### WHAT TO WORK ON
Restate the data word for word. Leave the pictures out.

━━━

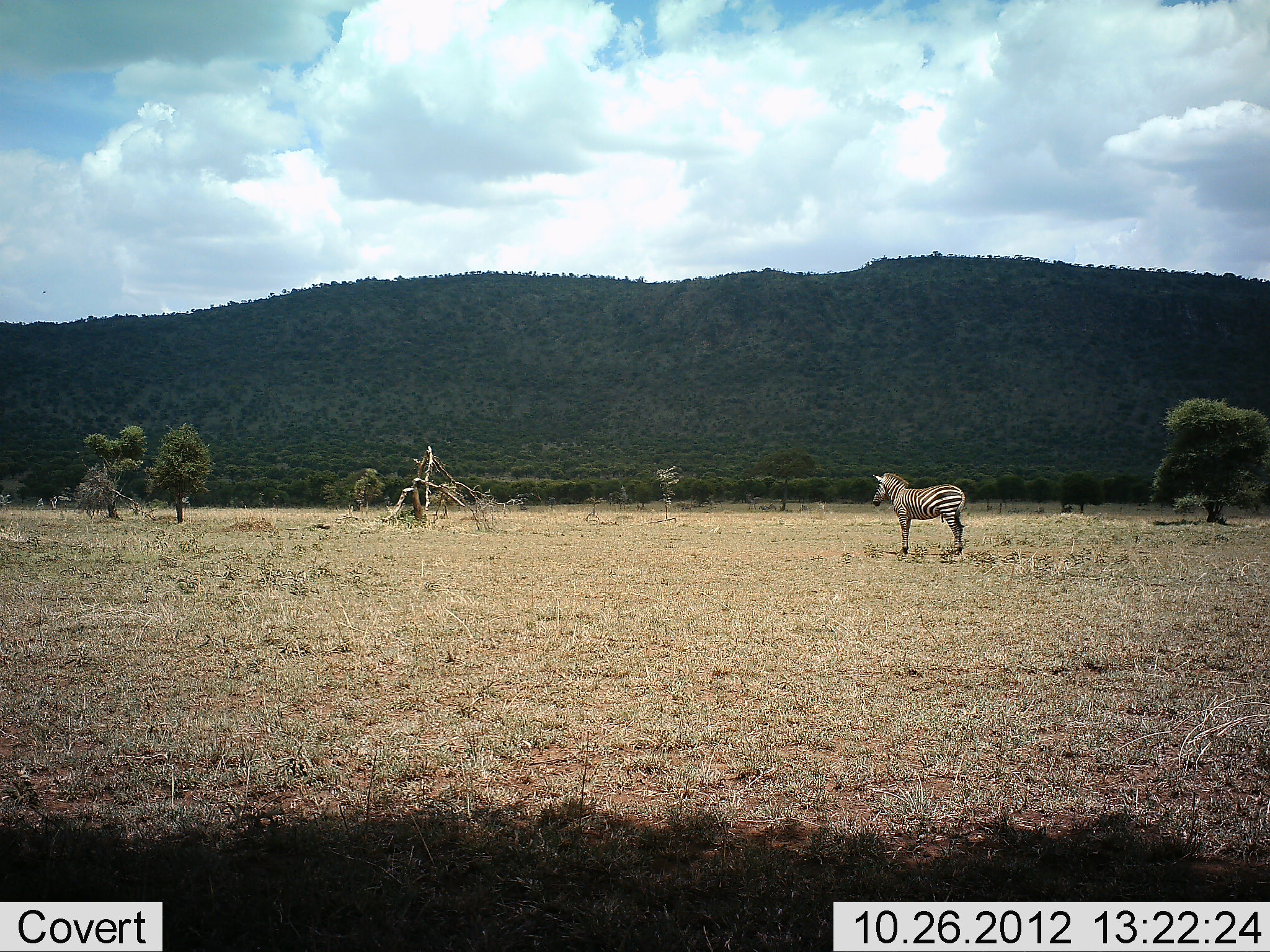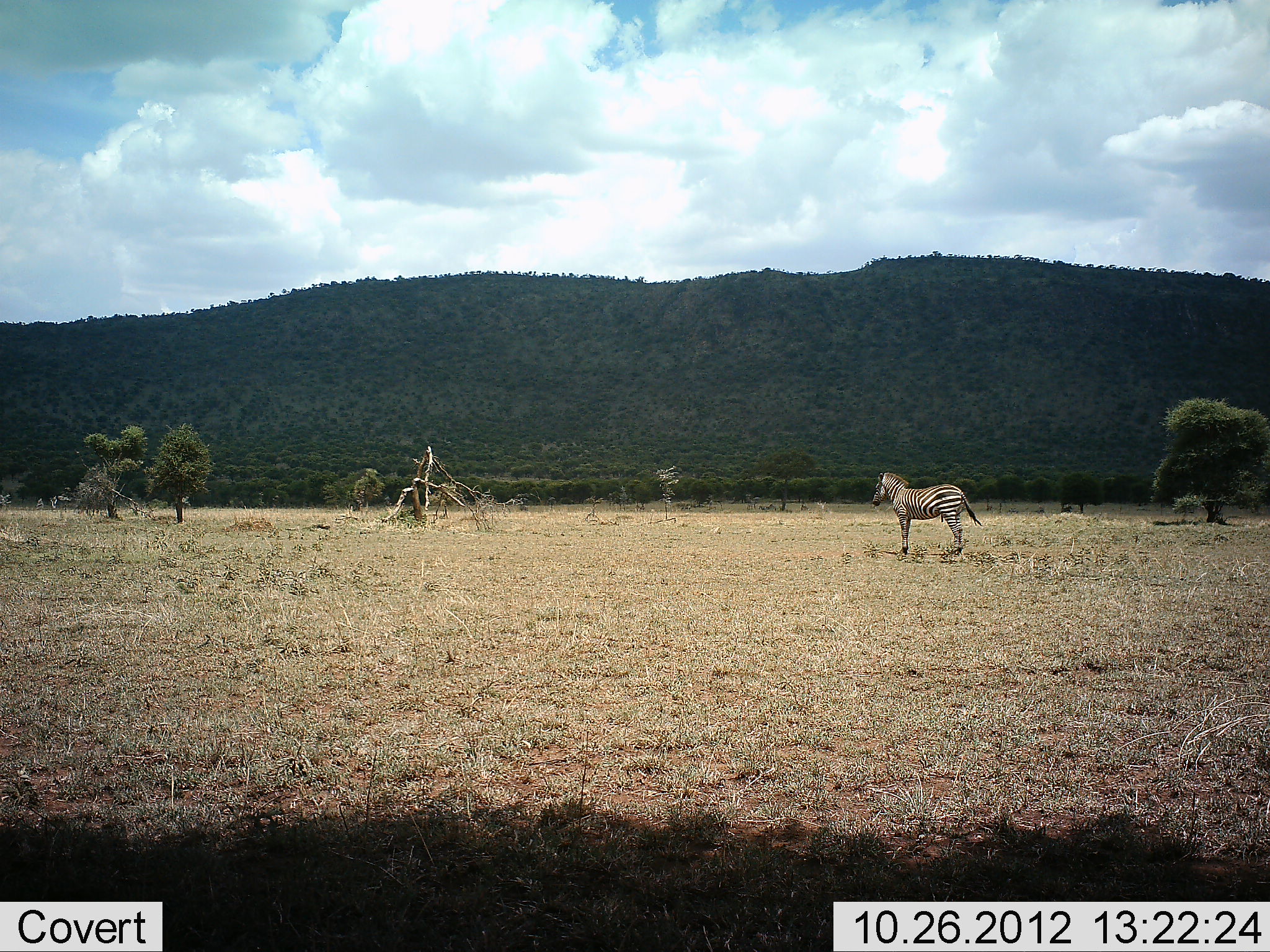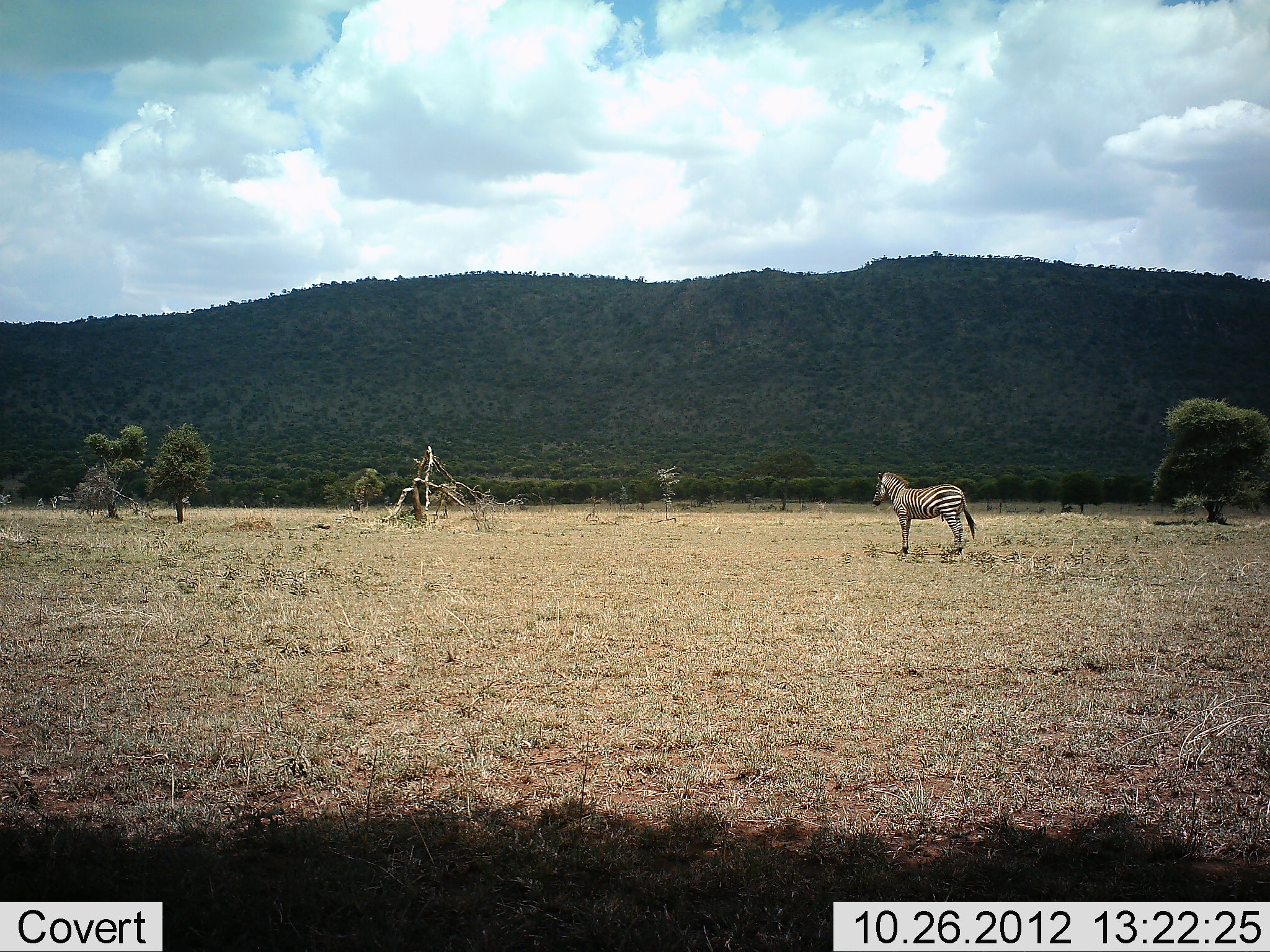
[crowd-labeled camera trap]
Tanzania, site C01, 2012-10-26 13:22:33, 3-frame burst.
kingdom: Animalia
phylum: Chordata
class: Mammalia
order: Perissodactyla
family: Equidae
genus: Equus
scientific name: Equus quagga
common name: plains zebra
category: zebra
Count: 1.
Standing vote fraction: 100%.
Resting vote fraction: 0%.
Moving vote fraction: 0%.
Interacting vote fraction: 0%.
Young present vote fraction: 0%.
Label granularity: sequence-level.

━━━

### RESPONSE TO THIS EXERCISE
[crowd-labeled camera trap]
Tanzania, site C01, 2012-10-26 13:22:33, 3-frame burst.
kingdom: Animalia
phylum: Chordata
class: Mammalia
order: Perissodactyla
family: Equidae
genus: Equus
scientific name: Equus quagga
common name: plains zebra
category: zebra
Count: 1.
Standing vote fraction: 100%.
Resting vote fraction: 0%.
Moving vote fraction: 0%.
Interacting vote fraction: 0%.
Young present vote fraction: 0%.
Label granularity: sequence-level.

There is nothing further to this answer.